Lockdown Browsers: What that brief mention in your class syllabus means for your privacy
Following the start of COVID-19 pandemic, schools across the country began implementing new strategies to prevent online cheating, accelerating a trend that already existed across all levels of education. Carnegie Mellon was no exception, using Respondus LockDown Browser, which, according to the Eberly Center, is “a custom browser intended to provide secure testing” by preventing unwanted site access during exams. Such policies have continued even after the impacts of coronavirus have faded, with many educational institutions continuing to use proctoring software implemented during the pandemic.
But alongside this widespread use comes a host of privacy concerns. Sean Lawson, a cybersecurity researcher and teacher, writes about some of these alarming trends for Forbes. Lawson notes that these types of software often combine use of the “student’s webcam, microphone, screen, and browser,” or even use facial recognition and eye tracking to identify students and monitor for cheating. This includes making students show their entire room with the camera, or collecting excess data, like their browsing and search histories or keystrokes.
Such features, Lawson notes, border on “spyware” when viewed in the context of cybersecurity.
This level of invasiveness, when it comes to test-taking software, has multiple risks, both in the technology itself and how the perception of loss of privacy can impact students.

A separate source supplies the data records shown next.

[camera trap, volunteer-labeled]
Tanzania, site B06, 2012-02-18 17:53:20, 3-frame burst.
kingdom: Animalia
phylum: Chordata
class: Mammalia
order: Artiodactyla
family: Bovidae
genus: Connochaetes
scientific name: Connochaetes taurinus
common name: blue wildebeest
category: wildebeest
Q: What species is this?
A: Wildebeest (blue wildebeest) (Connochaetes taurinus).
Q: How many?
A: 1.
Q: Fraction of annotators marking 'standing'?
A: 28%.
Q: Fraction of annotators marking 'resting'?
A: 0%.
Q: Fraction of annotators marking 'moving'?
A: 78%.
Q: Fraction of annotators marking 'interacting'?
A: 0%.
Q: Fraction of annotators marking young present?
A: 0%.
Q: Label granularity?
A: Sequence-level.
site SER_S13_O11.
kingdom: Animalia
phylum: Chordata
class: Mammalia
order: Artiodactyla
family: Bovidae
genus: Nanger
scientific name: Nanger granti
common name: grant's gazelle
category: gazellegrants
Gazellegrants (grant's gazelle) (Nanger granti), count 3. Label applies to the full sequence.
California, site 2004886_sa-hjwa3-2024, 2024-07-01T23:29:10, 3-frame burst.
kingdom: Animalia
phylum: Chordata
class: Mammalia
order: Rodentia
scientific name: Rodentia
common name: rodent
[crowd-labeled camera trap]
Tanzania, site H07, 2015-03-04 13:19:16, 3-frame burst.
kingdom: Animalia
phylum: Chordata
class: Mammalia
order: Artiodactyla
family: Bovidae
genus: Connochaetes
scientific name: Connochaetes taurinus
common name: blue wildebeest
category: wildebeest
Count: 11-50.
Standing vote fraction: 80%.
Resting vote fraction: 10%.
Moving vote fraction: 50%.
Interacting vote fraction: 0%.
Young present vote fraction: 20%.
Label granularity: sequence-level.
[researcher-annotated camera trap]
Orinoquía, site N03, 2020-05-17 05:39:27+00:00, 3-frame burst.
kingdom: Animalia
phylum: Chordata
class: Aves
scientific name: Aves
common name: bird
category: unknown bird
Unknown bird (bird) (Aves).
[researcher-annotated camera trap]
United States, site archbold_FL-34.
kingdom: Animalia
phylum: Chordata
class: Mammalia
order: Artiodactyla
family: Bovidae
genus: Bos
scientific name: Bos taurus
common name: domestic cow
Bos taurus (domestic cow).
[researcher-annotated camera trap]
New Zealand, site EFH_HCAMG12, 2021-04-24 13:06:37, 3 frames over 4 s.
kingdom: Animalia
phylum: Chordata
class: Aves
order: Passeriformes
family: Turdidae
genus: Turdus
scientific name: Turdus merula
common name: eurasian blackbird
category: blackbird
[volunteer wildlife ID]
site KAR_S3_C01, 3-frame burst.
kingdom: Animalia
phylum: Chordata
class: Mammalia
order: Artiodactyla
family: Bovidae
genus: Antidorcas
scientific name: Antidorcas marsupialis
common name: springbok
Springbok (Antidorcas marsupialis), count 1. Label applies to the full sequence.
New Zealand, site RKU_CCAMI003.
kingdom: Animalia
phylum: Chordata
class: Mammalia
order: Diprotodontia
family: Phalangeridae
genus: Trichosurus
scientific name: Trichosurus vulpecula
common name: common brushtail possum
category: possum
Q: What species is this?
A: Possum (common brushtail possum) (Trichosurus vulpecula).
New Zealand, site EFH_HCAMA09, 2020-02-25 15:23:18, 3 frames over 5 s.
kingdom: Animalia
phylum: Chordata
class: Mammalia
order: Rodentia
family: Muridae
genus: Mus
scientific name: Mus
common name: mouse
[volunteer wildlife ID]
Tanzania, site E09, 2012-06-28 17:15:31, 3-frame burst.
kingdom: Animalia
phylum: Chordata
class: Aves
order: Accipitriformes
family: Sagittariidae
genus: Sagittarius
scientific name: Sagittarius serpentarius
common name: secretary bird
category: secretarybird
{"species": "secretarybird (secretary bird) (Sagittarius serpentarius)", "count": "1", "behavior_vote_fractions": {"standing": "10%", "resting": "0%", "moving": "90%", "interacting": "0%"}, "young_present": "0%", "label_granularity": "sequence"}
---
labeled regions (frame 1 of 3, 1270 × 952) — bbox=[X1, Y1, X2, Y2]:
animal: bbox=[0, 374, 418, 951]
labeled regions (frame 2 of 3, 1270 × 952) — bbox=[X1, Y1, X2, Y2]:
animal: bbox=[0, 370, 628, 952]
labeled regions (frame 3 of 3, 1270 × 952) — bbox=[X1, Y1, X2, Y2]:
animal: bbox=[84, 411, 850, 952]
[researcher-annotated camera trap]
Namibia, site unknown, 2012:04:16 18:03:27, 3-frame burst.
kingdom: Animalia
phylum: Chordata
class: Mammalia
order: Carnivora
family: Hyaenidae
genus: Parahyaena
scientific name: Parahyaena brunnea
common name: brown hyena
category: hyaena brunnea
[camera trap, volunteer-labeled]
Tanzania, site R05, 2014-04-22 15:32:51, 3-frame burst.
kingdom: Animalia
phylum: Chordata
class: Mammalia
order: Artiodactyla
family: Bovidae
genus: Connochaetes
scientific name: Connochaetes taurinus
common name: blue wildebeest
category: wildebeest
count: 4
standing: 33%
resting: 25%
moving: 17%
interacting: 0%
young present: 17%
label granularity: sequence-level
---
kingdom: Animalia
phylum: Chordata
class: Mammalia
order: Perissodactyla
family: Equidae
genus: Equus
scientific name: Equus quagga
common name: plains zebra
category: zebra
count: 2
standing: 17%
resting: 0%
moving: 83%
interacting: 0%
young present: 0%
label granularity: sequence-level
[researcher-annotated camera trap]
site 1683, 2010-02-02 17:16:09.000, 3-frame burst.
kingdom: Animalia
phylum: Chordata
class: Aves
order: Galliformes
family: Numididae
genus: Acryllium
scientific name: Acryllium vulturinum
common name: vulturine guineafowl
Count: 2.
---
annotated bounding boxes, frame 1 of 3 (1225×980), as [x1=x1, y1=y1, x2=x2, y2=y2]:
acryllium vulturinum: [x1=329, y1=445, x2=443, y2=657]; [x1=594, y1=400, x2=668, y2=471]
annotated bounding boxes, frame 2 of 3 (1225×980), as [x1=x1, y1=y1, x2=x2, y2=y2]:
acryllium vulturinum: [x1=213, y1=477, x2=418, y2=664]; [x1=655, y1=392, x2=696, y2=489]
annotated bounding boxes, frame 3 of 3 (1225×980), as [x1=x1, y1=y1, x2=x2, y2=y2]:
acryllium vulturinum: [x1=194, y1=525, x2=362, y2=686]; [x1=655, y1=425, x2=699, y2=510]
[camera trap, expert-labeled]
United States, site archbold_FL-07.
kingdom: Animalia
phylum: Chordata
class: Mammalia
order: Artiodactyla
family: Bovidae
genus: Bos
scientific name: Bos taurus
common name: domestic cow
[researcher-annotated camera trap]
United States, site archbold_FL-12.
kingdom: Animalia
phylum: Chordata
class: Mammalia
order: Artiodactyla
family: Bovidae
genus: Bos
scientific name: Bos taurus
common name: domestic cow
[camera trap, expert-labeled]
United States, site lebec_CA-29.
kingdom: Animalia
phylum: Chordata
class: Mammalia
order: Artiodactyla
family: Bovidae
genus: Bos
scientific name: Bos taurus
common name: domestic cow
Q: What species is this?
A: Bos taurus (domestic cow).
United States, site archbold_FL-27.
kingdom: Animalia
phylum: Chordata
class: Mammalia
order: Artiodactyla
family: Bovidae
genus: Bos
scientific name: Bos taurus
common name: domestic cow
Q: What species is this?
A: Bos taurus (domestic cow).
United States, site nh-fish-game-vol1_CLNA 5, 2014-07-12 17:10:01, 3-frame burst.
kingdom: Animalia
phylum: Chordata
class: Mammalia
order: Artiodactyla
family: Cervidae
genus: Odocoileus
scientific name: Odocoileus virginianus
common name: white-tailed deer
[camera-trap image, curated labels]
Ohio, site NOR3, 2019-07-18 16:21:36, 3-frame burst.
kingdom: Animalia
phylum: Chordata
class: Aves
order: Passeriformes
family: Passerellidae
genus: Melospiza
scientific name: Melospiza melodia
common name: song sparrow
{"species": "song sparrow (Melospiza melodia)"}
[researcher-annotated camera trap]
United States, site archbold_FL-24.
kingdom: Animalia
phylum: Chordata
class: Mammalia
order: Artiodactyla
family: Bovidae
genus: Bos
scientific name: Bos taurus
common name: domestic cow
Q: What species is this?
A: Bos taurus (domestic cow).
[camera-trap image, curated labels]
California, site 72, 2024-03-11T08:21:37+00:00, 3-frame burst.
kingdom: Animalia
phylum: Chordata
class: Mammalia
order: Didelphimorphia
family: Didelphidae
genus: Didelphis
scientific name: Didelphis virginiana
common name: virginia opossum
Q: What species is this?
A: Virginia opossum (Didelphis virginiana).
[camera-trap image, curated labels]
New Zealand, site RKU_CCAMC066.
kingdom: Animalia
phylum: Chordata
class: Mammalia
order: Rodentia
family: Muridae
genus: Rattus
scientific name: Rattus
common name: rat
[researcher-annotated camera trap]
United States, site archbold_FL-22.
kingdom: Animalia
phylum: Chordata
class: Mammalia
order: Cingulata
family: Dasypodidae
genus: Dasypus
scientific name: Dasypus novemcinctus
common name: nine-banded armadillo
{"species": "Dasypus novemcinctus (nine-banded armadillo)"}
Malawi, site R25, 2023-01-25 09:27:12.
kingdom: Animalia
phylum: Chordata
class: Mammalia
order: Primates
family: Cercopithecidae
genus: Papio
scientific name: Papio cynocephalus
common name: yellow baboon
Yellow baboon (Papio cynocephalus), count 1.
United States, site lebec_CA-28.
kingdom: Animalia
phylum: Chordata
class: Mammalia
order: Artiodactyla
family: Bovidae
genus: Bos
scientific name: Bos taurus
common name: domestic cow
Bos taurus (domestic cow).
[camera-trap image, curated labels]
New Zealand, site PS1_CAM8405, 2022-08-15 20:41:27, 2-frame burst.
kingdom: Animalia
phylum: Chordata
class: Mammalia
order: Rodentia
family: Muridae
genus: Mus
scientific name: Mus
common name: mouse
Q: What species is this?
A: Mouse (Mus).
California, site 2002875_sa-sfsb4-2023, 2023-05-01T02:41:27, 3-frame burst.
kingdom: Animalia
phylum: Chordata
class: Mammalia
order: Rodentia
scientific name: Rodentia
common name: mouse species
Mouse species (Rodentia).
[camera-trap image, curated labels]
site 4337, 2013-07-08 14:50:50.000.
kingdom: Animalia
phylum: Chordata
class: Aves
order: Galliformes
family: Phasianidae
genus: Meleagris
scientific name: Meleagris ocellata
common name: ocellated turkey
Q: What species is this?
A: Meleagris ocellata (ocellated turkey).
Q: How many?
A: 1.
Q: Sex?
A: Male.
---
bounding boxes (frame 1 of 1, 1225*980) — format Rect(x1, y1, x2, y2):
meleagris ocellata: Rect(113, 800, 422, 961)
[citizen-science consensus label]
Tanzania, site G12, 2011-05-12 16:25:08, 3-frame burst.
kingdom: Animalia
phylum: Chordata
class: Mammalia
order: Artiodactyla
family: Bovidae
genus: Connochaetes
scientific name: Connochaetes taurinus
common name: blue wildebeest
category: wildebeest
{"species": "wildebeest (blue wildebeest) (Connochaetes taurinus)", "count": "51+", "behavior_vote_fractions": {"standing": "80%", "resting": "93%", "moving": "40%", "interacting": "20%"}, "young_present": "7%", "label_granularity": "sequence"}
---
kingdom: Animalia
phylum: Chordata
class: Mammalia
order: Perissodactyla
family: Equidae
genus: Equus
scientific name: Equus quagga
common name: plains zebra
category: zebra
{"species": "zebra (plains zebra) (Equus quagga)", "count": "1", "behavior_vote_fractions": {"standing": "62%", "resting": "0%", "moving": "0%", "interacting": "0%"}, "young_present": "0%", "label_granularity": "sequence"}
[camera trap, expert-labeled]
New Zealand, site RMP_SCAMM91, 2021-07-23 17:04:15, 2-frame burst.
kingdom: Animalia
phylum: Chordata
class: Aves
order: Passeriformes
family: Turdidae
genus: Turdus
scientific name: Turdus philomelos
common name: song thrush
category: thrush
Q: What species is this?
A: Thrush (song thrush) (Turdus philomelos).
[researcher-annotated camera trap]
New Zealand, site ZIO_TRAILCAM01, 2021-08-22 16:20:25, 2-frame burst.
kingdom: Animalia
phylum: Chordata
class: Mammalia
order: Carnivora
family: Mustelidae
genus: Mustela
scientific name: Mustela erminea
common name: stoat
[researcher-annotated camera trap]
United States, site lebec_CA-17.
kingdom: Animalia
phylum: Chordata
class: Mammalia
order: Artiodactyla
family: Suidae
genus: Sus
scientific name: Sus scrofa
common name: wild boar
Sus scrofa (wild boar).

The technology itself leaves risky openings. In an interview with the Stuyvesant Spectator, Dr. Sean Lawson of the University of Utah explains that “more intrusive forms of proctoring software are similar to malware in terms of the amount of personal information to which they potentially give access,” which becomes problematic when that data is then stored by companies. Interviewer Maddy Anderson notes that there have been multiple cases of hacks and records stolen from test proctoring services.
Beyond data stored by companies, the software itself can pose problems to the host computer. Darcy Chalifoux, a spokesperson for a new lockdown browser service, calls out some of the harms of their predecessors, including the lack of transparency with the software code and auto-updating that can change access capabilities of the device without informing the device owner first, a harmful opening for malware.
But even presented with bug-free software, students still experience a unique stress from this form of proctoring. To look at the direct student impact, David Balash and his team from The George Washington University and Georgetown University published a paper onstudent’s perceptions of privacy when faced with such proctoring technology. They found that a large percentage of students had concerns with sharing information with proctoring companies, the amount of information collected, and the downloading of software to personal devices. While 63 percent of students expressed belief that monitoring software made them less likely to cheat, many students thought monitoring went too far, considering the software unnecessary and invasive when it came to monitoring mouse movement, eye movement, browser history, and microphone.
Balash and his team further reported that students felt that such uncomfortable monitoring created a stressful environment, where they feared innocent movements would get them flagged, preventing them from performing to the best of their abilities.
Such lockdown systems were created as a way to level the playing field, so that students wouldn’t gain unfair advantages by cheating, particularly during the pandemic. And although the overall success at preventing cheating can be challenged, using technology that limits access to the screen and monitors student progress does achieve that goal, at least to an extent.
The success of the technology isn’t the question here — it’s whether users are fully aware of the risks of using it. The current education system doesn’t take time to weigh these risks in the classroom. Instead, students are told to download the lockdown browser so they can take the test, no questions asked. Transparency on potential issues is important, or else, as Lawson continues, “the real issues of privacy, security, accessibility, and equity facing students” will fall through the cracks.